Nestled near the CIA headquarters in Langley, Virginia, stands Kryptos, a cryptographic enigma sculpted by Jim Sanborn in 1990. This intricately designed artwork contains four encoded messages—three of which have been deciphered, while the final sequence has resisted decryption for over three decades. Despite relentless efforts by professional cryptographers and amateur codebreakers alike, the last unsolved section remains an enduring mystery.
But if you ask Sanborn, one thing is absolutely clear: No, you’re not going to crack Kryptos with a chatbot.
As reported by Wired, the artist, who has created works for institutions like MIT and NOAA, has been bombarded with messages from individuals who are utterly convinced they’ve cracked the elusive K4 section using AI tools. However, these aren’t experienced cryptanalysts or dedicated puzzle enthusiasts who have spent years poring over ciphers. Instead, they’re everyday people who have simply plugged the code into an AI chatbot and taken its response as gospel.
Speaking with Wired, Sanborn described a noticeable surge in submissions—a frustrating development for someone who, at 79, has been receiving potential solutions for over 35 years. The volume of messages became so overwhelming that he introduced a $50 fee just to review them. But beyond sheer quantity, it’s the attitude of these AI-assisted “codebreakers” that truly irks him.
“The tone of these emails is completely different,” Sanborn noted. “People who used AI to ‘solve’ Kryptos are absolutely convinced they cracked it between bites of their breakfast.”
The messages he receives are dripping with misplaced confidence. Some highlights include:
- “I’m just a vet…Cracked it in days with Grok 3.”
- “What took 35 years—and even the NSA with all its resources—could not do, I accomplished in 3 hours before my morning coffee.”
- “History’s rewritten…no errors, 100% cracked.”
Anyone who spends time on social media, especially on platforms like X, has likely encountered these kinds of people. The ones who confidently post, “Just Grok it” or smugly drop a chatbot-generated response as if it were the final word on any given topic.

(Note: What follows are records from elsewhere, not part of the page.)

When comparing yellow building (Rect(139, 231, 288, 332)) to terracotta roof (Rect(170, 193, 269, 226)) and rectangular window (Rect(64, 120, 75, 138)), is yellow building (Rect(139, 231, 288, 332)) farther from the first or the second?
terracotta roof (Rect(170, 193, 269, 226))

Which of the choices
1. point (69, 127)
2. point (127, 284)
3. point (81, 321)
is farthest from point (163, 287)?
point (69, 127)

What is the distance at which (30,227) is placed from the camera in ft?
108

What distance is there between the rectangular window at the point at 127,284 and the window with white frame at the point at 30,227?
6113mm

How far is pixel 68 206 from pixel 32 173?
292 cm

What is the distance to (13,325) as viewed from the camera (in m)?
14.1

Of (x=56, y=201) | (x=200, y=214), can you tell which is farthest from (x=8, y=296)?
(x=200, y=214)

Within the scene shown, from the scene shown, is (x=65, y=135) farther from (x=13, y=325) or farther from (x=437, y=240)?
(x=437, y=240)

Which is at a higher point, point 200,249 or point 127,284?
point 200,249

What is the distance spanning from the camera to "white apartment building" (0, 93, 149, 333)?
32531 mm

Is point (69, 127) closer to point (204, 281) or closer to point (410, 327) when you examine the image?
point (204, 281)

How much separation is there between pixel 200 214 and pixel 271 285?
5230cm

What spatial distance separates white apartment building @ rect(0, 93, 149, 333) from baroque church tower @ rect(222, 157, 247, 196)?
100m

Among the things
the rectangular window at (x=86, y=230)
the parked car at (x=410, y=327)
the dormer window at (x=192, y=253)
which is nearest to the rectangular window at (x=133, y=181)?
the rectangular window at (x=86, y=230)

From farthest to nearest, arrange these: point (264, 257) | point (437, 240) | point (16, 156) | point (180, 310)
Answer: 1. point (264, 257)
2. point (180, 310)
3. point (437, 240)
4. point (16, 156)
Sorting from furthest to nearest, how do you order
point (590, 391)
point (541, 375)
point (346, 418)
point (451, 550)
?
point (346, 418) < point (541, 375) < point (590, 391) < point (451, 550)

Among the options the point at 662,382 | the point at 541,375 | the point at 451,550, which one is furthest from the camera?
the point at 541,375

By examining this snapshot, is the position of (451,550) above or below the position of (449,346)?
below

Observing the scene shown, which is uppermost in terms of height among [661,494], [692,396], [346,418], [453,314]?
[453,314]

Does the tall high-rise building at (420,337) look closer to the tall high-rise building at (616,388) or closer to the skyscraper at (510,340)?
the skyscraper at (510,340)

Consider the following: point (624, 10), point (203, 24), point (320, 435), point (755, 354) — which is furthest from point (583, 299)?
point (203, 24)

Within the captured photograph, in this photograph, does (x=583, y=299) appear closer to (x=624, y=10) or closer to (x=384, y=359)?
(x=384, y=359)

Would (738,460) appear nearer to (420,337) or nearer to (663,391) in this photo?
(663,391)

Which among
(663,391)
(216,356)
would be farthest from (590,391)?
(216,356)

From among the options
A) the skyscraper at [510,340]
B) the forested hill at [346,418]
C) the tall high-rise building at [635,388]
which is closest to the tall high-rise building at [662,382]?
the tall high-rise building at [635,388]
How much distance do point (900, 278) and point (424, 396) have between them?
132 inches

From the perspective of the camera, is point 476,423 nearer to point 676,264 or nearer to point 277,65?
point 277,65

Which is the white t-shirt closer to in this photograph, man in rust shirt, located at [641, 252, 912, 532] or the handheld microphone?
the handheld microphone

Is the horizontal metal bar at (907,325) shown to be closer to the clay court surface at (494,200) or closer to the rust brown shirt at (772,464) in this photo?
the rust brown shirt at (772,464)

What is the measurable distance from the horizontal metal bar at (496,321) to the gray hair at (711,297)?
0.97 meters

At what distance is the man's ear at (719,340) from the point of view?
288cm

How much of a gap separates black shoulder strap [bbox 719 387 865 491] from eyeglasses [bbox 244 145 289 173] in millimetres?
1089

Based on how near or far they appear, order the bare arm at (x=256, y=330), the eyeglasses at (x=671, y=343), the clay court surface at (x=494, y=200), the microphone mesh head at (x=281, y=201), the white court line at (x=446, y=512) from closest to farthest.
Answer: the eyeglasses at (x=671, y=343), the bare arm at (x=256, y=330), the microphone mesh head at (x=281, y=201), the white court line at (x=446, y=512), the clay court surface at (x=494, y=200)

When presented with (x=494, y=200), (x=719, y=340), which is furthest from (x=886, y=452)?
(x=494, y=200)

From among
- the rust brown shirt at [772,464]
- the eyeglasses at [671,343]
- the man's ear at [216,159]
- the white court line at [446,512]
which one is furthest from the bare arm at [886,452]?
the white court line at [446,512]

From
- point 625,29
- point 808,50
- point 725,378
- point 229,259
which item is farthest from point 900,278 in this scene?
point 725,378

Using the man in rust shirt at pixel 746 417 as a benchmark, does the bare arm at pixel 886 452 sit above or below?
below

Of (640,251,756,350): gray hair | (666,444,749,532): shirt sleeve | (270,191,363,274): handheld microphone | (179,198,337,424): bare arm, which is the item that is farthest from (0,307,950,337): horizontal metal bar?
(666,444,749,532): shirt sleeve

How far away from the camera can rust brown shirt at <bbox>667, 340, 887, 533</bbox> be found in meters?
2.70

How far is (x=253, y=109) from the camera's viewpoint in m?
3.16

Sanborn, however, is not impressed. For the record, no AI-generated submission has even come close to solving Kryptos. But beyond that, he questions why these individuals take such immense pride in outsourcing the challenge. There’s no deep analytical effort or breakthrough thinking involved—just an overreliance on a tool that confidently hallucinates answers.
This phenomenon isn’t unique to Kryptos. A study published in Computers in Human Behavior last year found that people tend to over-trust AI-generated advice, even allowing it to override their own judgment and conflicting information. Worse still, this reliance on AI can diminish human-to-human interactions—perhaps because those who lean on AI too much become insufferably self-satisfied.
For now, the last Kryptos puzzle remains unsolved, much to the delight of cryptography enthusiasts. And as far as Jim Sanborn is concerned, it’s going to take more than a chatbot to crack it.